There are many like Richa who withdraw from their EPF accounts without understanding the benefits it offers. EPF is a highly secure tax-saving instrument that provides returns at 8.5% per annum, the highest among all similar government-backed schemes. The interest earned as well as the maturity amounts are also tax-exempt. However, in the last Budget changes were announced that subscriber who invests more than Rs.2.5 lakh per annum, which is around 20,833 per month, will have to pay tax on the interest earned from the amount invested.
The power of compounding does wonders. To give you an example, if you invest a sum of Rs. 10,000 per month which earns a return of 8.5%, this sum grows to Rs 2.3 crore in 35 years. It is important to emphasize that the principal invested in this period is only Rs 42 lakh and the balance is interest earned.

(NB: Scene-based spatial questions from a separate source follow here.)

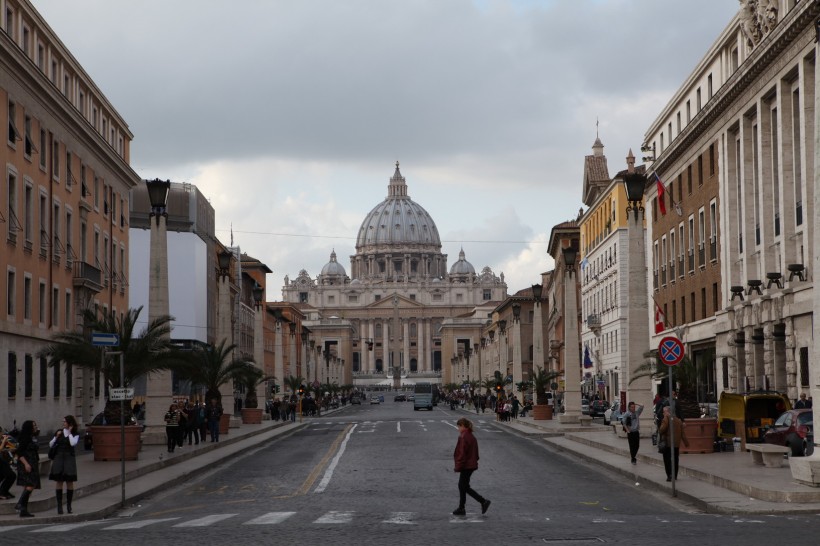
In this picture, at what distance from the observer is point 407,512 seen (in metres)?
20.6

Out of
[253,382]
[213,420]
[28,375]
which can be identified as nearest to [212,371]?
[213,420]

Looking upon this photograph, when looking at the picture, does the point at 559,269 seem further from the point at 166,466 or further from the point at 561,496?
the point at 561,496

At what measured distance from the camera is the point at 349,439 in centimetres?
4950

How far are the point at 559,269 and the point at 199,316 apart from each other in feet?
124

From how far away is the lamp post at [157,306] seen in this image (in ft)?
129

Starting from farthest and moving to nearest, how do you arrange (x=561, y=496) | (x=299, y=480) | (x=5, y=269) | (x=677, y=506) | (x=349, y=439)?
(x=349, y=439) < (x=5, y=269) < (x=299, y=480) < (x=561, y=496) < (x=677, y=506)

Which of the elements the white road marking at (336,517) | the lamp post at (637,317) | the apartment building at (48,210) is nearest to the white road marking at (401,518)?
the white road marking at (336,517)

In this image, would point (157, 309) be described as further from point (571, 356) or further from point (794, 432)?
point (571, 356)

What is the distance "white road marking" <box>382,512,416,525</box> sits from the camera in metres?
18.9

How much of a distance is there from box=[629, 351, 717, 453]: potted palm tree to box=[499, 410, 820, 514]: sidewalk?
0.54 metres

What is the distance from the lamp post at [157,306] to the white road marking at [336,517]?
18.7 m

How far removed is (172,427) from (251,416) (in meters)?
32.3

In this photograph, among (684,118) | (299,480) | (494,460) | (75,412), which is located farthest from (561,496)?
(684,118)

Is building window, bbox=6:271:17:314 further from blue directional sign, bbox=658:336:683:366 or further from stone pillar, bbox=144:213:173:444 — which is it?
blue directional sign, bbox=658:336:683:366
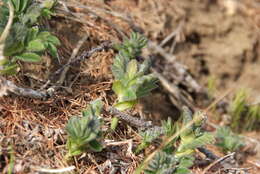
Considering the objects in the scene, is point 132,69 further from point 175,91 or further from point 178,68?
point 178,68

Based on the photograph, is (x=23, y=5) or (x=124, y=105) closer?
(x=23, y=5)

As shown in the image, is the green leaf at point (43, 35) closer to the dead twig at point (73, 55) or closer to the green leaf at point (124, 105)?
the dead twig at point (73, 55)

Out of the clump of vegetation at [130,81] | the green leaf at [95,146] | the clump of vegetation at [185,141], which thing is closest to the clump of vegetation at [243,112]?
the clump of vegetation at [185,141]

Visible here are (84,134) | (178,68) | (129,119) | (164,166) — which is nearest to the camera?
(84,134)

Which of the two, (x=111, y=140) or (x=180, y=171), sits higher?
(x=111, y=140)

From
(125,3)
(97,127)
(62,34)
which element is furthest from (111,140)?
(125,3)

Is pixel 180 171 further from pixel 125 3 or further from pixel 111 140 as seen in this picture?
pixel 125 3

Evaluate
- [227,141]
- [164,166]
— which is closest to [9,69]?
[164,166]
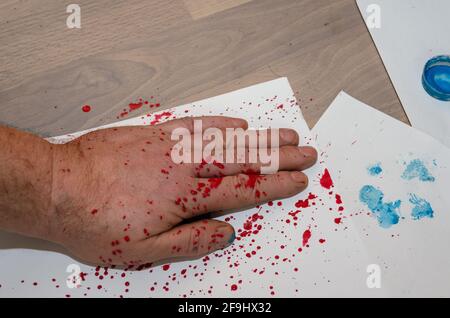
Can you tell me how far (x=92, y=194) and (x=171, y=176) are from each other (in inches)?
5.3

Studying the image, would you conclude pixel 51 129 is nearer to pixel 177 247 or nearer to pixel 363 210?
pixel 177 247

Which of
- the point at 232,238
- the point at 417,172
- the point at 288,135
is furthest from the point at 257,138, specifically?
the point at 417,172

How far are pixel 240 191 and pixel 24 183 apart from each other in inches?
14.3

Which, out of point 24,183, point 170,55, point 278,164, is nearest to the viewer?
point 24,183

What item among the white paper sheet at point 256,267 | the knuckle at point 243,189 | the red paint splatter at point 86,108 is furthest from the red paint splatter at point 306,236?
the red paint splatter at point 86,108

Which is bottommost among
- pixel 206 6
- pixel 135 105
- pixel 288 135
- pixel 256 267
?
pixel 256 267

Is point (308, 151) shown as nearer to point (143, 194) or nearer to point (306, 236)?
point (306, 236)

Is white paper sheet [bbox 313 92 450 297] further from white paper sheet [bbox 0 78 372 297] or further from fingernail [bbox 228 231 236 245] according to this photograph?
fingernail [bbox 228 231 236 245]

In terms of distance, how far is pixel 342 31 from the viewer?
3.32 ft

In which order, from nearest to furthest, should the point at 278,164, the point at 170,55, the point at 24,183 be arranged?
the point at 24,183 → the point at 278,164 → the point at 170,55

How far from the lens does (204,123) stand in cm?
93

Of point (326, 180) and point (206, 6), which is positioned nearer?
point (326, 180)

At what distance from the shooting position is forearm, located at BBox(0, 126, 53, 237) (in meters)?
0.80

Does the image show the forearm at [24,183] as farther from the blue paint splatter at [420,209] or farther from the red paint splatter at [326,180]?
the blue paint splatter at [420,209]
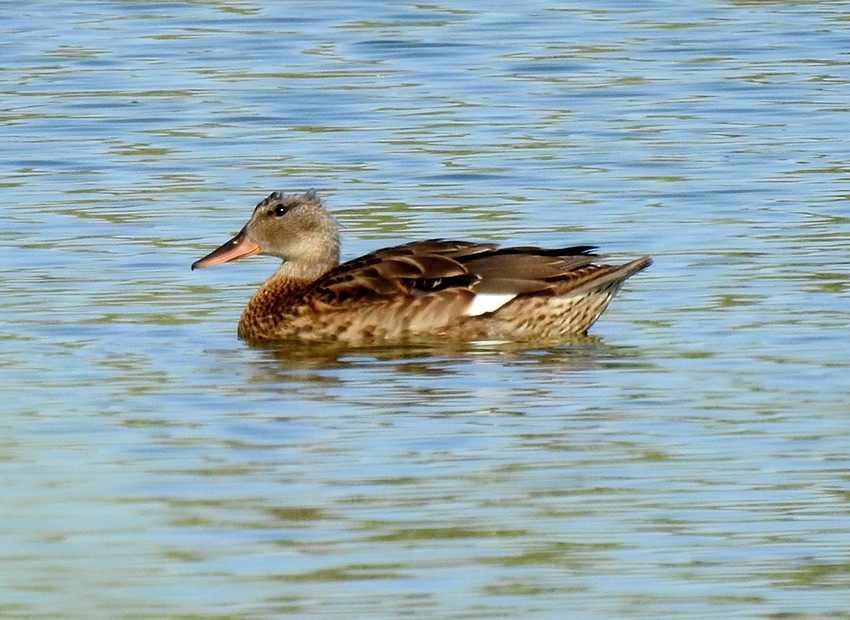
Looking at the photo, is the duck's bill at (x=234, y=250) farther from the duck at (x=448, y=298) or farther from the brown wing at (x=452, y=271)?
the brown wing at (x=452, y=271)

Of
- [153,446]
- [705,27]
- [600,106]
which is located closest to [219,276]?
[153,446]

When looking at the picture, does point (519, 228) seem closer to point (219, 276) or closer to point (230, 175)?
point (219, 276)

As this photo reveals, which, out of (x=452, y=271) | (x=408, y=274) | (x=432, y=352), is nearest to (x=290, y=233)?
(x=408, y=274)

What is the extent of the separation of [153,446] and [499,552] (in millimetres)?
2020

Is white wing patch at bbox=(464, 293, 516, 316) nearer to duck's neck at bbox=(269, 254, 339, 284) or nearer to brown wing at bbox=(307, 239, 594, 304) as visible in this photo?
brown wing at bbox=(307, 239, 594, 304)

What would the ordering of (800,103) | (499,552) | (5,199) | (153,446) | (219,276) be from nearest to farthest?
(499,552)
(153,446)
(219,276)
(5,199)
(800,103)

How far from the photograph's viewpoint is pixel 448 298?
1172 cm

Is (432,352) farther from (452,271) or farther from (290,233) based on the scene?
(290,233)

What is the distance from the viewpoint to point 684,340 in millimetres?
11180

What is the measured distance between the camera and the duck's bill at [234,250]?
12523 mm

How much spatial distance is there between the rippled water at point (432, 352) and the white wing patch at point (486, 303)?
9.1 inches

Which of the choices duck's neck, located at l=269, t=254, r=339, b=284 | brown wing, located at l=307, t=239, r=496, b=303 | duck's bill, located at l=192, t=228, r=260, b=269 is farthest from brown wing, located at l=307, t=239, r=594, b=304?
duck's bill, located at l=192, t=228, r=260, b=269

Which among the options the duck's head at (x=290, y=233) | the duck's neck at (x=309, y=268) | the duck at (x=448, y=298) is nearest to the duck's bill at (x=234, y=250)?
the duck's head at (x=290, y=233)

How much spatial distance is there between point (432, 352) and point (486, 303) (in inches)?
18.0
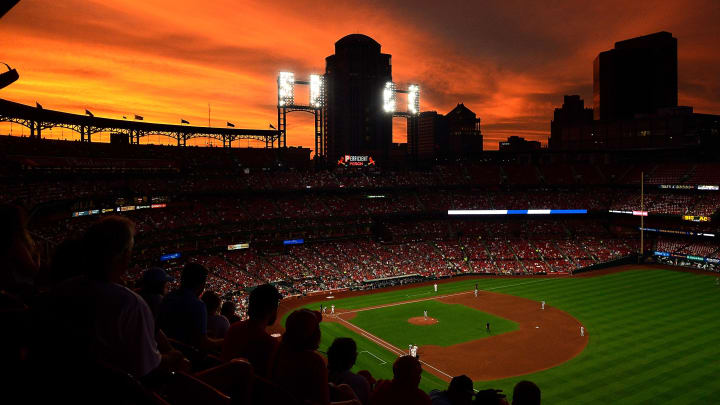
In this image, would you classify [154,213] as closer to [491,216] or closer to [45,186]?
[45,186]

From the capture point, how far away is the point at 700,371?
29297mm

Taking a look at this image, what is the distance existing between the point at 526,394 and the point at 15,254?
5.71 m

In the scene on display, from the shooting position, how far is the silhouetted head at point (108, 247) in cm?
292

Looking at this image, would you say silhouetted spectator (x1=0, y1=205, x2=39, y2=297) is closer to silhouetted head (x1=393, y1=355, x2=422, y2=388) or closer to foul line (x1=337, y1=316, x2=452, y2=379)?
silhouetted head (x1=393, y1=355, x2=422, y2=388)

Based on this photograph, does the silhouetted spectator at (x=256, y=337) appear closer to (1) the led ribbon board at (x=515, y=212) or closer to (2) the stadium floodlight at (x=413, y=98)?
(1) the led ribbon board at (x=515, y=212)

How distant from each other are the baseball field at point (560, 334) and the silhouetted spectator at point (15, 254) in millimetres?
27549

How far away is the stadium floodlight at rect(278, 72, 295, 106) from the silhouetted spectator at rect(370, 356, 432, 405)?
235 ft

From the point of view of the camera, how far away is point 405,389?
5.05m

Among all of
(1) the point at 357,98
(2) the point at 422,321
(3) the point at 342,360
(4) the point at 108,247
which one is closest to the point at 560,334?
(2) the point at 422,321

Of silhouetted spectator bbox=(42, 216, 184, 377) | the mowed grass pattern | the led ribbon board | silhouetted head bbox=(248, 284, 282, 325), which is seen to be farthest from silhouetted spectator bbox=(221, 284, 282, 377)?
the led ribbon board

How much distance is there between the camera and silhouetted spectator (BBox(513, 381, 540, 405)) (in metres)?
4.94

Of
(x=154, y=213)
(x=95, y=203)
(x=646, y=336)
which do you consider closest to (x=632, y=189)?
(x=646, y=336)

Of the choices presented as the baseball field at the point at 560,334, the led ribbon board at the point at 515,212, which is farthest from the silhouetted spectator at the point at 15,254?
the led ribbon board at the point at 515,212

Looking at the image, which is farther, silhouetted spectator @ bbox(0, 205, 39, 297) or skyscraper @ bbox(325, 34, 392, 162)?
skyscraper @ bbox(325, 34, 392, 162)
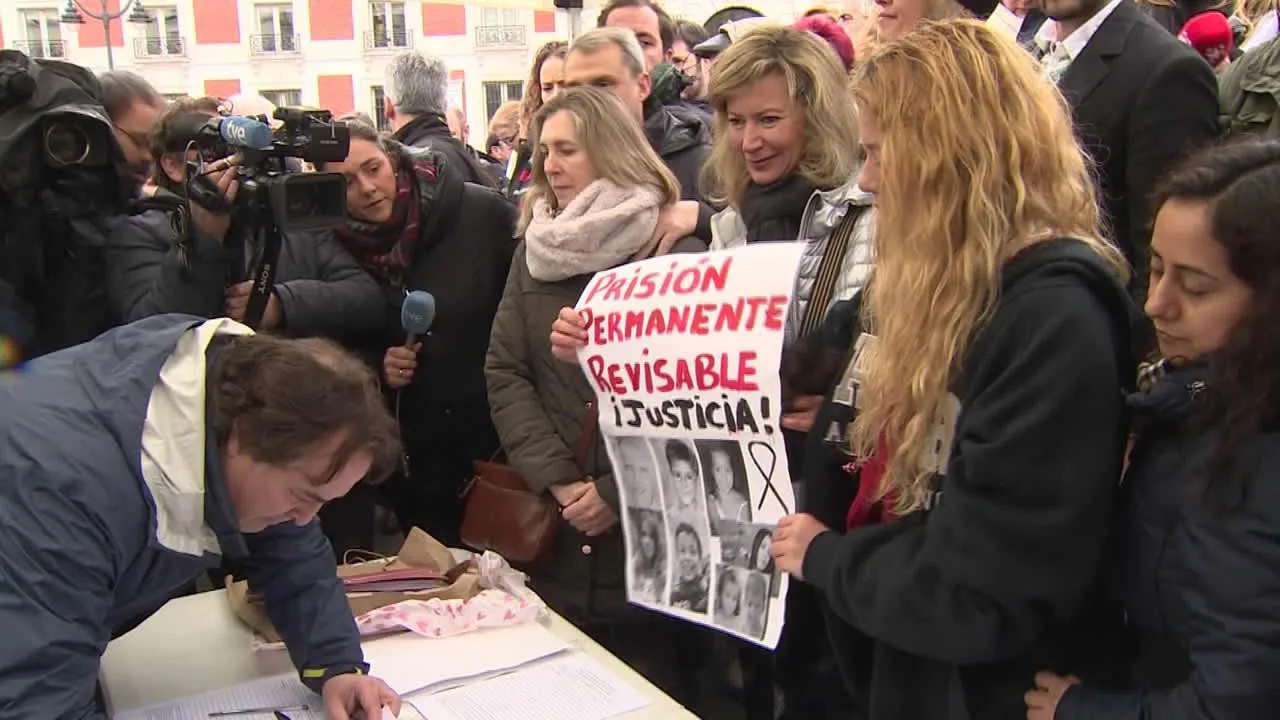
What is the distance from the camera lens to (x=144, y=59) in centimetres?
1266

Having said that it is not hard to find people around who withdrew from their EPF account, mostly to buy a house. But one should remember that EPF should be used for building financial security after retirement. Over a long period, it helps one to build a decent retirement corpus and it is advisable not to withdraw from EPF to buy a home or for any other avoidable need. Instead, it is advised to use your other earnings and savings to fund your home. EPF should be kept aside for post-retirement needs. However, if due to any unavoidable situation if you already have withdrawn it is advisable to keep paying back to the corpus through SIP or Voluntary Provident Fund contribution.